In caso di separazione, il c.d. “genitore sociale” convivente del genitore biologico ha diritto a conservare rapporti con il minore nato con la procreazione assistita di tipo eterologo
Con sentenza del 20 ottobre 2016, n. 225, la Corte Costituzionale ha respinto la questione di legittimità costituzionale dell’art. 337-ter c.c., sollevata dalla Corte d’Appello di Palermo, la quale aveva lamentato il rischio di un vuoto di tutela dell’interesse del minore. Secondo la Corte d’Appello siciliana la norma impedirebbe al giudice di garantire la conservazione, nell’interesse del minore, di rapporti significativi con soggetti diversi dal ramo parentale.

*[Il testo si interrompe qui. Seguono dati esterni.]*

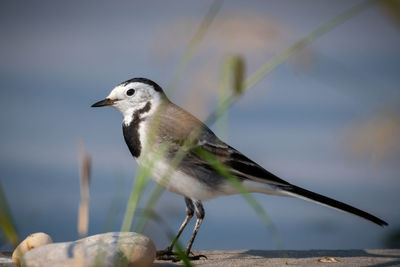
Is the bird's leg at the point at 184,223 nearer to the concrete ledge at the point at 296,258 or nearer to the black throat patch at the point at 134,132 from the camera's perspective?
the concrete ledge at the point at 296,258

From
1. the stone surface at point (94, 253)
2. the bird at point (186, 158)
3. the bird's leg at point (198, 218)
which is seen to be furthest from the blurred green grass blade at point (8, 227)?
the bird's leg at point (198, 218)

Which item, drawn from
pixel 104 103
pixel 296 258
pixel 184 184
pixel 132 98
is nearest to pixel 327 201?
pixel 296 258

Il caso trae origine da un procedimento ex art. 737 c.p.c. instaurato innanzi al Tribunale ordinario di Palermo da una donna che chiedeva emanarsi un provvedimento che disciplinasse i tempi e le modalità di frequentazione di due gemelli, dati alla luce dall’ex compagna a seguito di un processo di procreazione assistita di tipo eterologo, avviato e portato a termine con il sostegno morale ed economico fornito dalla ricorrente durante il periodo di convivenza con la madre biologica. La proposizione del giudizio era stata comunicata, ai sensi degli articoli 70 e 71 c.p.c. per le determinazioni di sua competenza in merito alla tutela dei minori, al pubblico ministero il quale, intervenuto nel procedimento, aveva assunto in proprio e nell’interesse pubblico le richieste formulate dalla ricorrente.
Il Tribunale adito, pur dichiarando l’insussistenza della legittimazione ad agire ex art. 337 ter c.c. in capo alla ricorrente, aveva accolto la domanda fatta propria dal pubblico ministero e aveva ritenuto applicabili al caso di specie gli articoli 337 bis e seguenti del c.c., che secondo il giudice di primo grado, andavano interpretati in senso costituzionalmente conforme agli articoli 7 e 24 della Carta di Nizza nonché all’art. 8 della Cedu, relativi al rispetto della vita privata e familiare. Ritenendo, pertanto, corrispondente al superiore interesse dei minori la conservazione del rapporto affettivo consolidatosi con l’ex partner della madre, il Tribunale siciliano ne aveva disposto la frequentazione secondo un calendario minimo, da adottarsi in caso di mancato accordo con la genitrice esercente la responsabilità genitoriale.
La madre biologica proponeva reclamo insistendo nelle proprie eccezioni e ad esso resistevano sia il pubblico ministero sia l’ex partner. Esperita l’istruttoria la Corte d’Appello sospendeva provvisoriamente l’esecutività del provvedimento impugnato e, ritenendo rilevante e non manifestamente infondata l’eccezione di incostituzionalità rimetteva la questione al vaglio della Corte Costituzionale.
I Giudici della Consulta non ritengono però fondata la questione di legittimità costituzionale dell’art. 337-ter del codice civile sollevata – in riferimento agli articoli 2, 3, 30 e 31 della Costituzione, ed all’art. 117, primo comma, Cost., in relazione all’art. 8 della Convenzione europea per la salvaguardia dei diritti dell’uomo e delle libertà fondamentali nella parte in cui, disponendo che il minore ha diritto di mantenere rapporti significativi con gli ascendenti e con i parenti di ciascun ramo genitoriale, non consente al giudice di valutare, nel caso concreto, se risponda all’interesse del minore conservare rapporti significativi con l’ex partner del genitore biologico. Ad avviso della Corte, l’interruzione ingiustificata, da parte di uno o di entrambi i genitori, in contrasto con l’interesse del minore, di un rapporto significativo, da quest’ultimo instaurato e intrattenuto con soggetti che non siano parenti, è riconducibile alla ipotesi di condotta del genitore “comunque pregiudizievole al figlio”, in relazione alla quale l’art. 333 c.c. già consente al giudice di adottare “i provvedimenti convenienti” nel caso concreto. E ciò su ricorso del pubblico ministero (a tanto legittimato dall’art. 336 cod. civ.), anche su sollecitazione dell’adulto (non parente) coinvolto nel rapporto in questione. Non sussiste, pertanto, il vuoto di tutela dell’interesse del minore presupposto dal giudice rimettente.